The only hope of Herod lay in Roman help. He found Antony in Rome. What difficulties there were, were removed by gold, and when Octavian gave his consent, a decree of the Senate declared Antigonus the enemy of Rome, and at the same time appointed Herod King of Judaea (40 b.c.). Early in the year 39 b.c. Herod was in Palestine to conquer his new kingdom by help of the Romans. But their aid was at first tardy and reluctant, and it was 38, or more probably 37, before Herod could gain possession of Jerusalem itself. Before that he had wedded the beautiful and unhappy Mariamme, the daughter of Alexander and granddaughter of Hyrcanus, to whom he had been betrothed five years before. His conquered capital was desolate indeed, and its people impoverished by exactions. But Herod had reached the goal of his ambition. All opposition was put down, all rivalry rendered impossible. Antigonus was beheaded, as Herod had wished; the feeble and aged Hyrcanus was permanently disqualified for the Pontificate; and any youthful descendants of the Maccabees left were absolutely in the conqueror’s power. The long struggle for power had ended, and the Asmonaean family was virtually destroyed. Their sway had lasted about 130 years.

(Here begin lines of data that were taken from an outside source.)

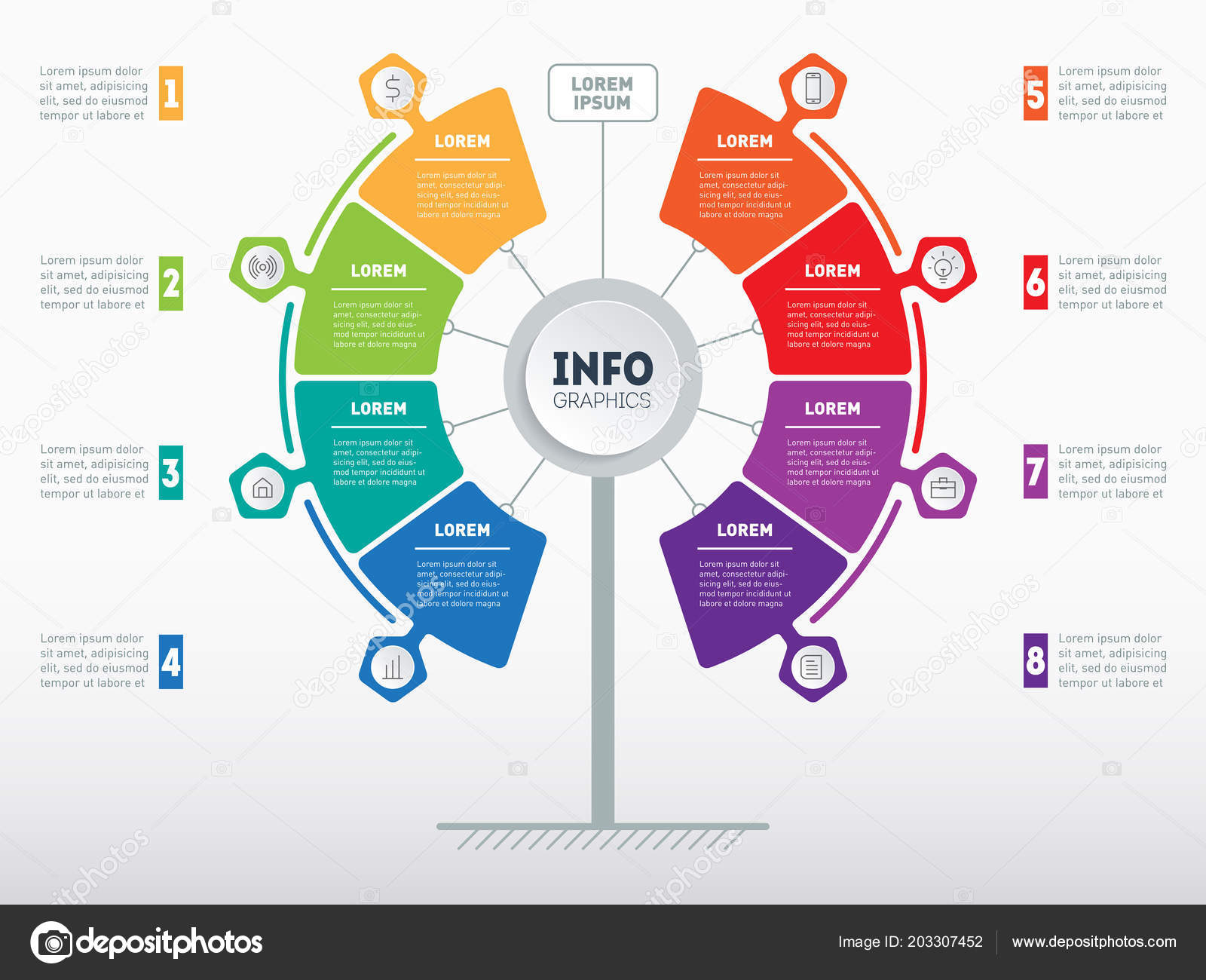 Website Template Business Presentation Concept Options Service Tree Info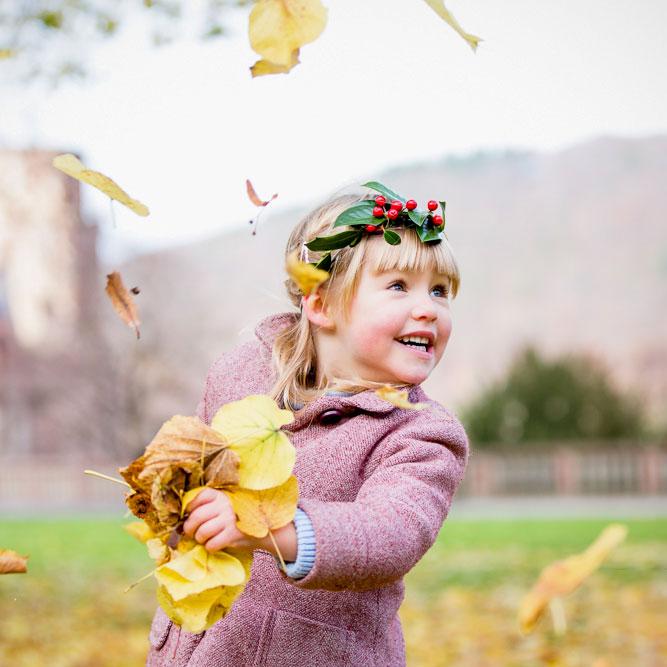 Herbstfotoshooting in Heidelberg.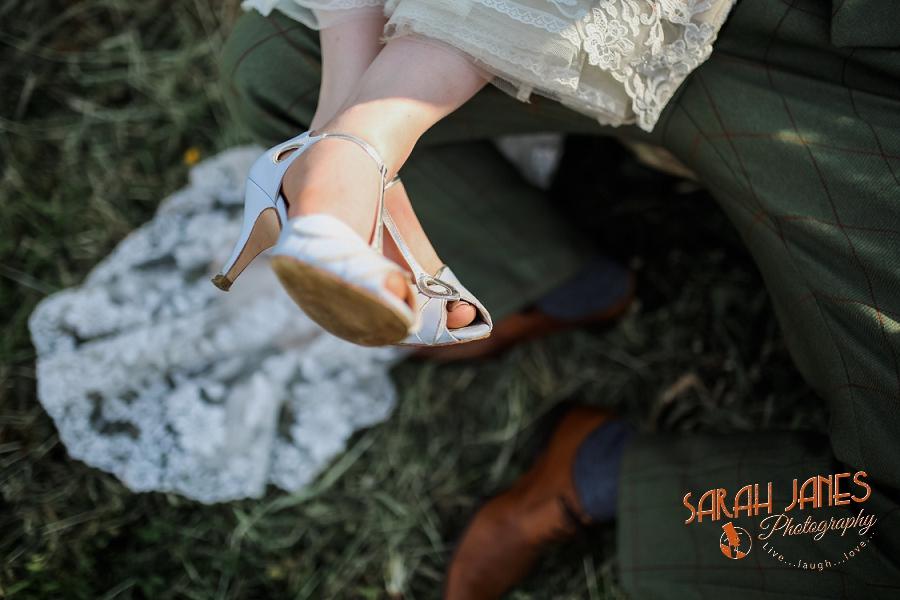 Sarah Janes Photography, Chester Wedding photographer, Kings Acre Farm wedding, Kings Acre farm wedding photography_0066.jpg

Looking back on the rapid rise and decline of the Maccabees, on their speedy degeneration, on the deeds of cruelty with which their history soon became stained, on the selfishness and reckless ambition which characterised them, and especially on the profoundly anti-nationalist and anti-Pharisaic, we had almost said anti-Jewish, tendency which marked their sway, we can understand the bitter hatred with which Jewish tradition had followed their memory. The mention of them is of the scantiest. No universal acclamation glorifies even the deeds of Judas the Maccabee; no Talmudic tractate is devoted to that ‘feast of the dedication’ which celebrated the purging of the Temple and the restoration of Jewish worship. In fact such was the feeling, that the priestly course of Joiarib – to which the Asmonaeans belonged – is said to have been on service when the first and the Second Temple were destroyed, because ‘guilt was to be punished on the guilty.’ More than that, ‘R. Levi saith: yehoyariḇ [“Jehovah will contend”], the man [the name of the man or family]; meron [“rebellion,” evidently a play upon Modin, the birthplace of the Maccabees], the town; mesarbē [“the rebels,” evidently a play upon Makkabey] – (masar beiṯa) He hath given up the Temple to the enemies.’ Rabbi Berachjah saith: ‘yah heriḇ [Jehoiarib], God contended with His children, because they revolted and rebelled against Him’ (Jer. Taan. iv. 8, p. 68d, line, 35 from bottom). Indeed, the opprobrious designation of rebellion, and sarbanē El, rebels against God, became in course of time so identified with the Maccabees that it was used when its meaning was no longer understood. Thus Origen (Euseb. Hist. Ec vi. 25) speaks of the (Apocryphal) books of the Maccabees as ‘inscribed Sarbeth Sarbane El’ (= סרבת סרבני אל), the disobedience, or rebellion (resistance) of the disobedient, or rebels, against God. So thoroughly had these terms become identified in popular parlance, that even the tyranny and cruelty of a Herod could not procure a milder judgment on the sway of the Asmonaeans.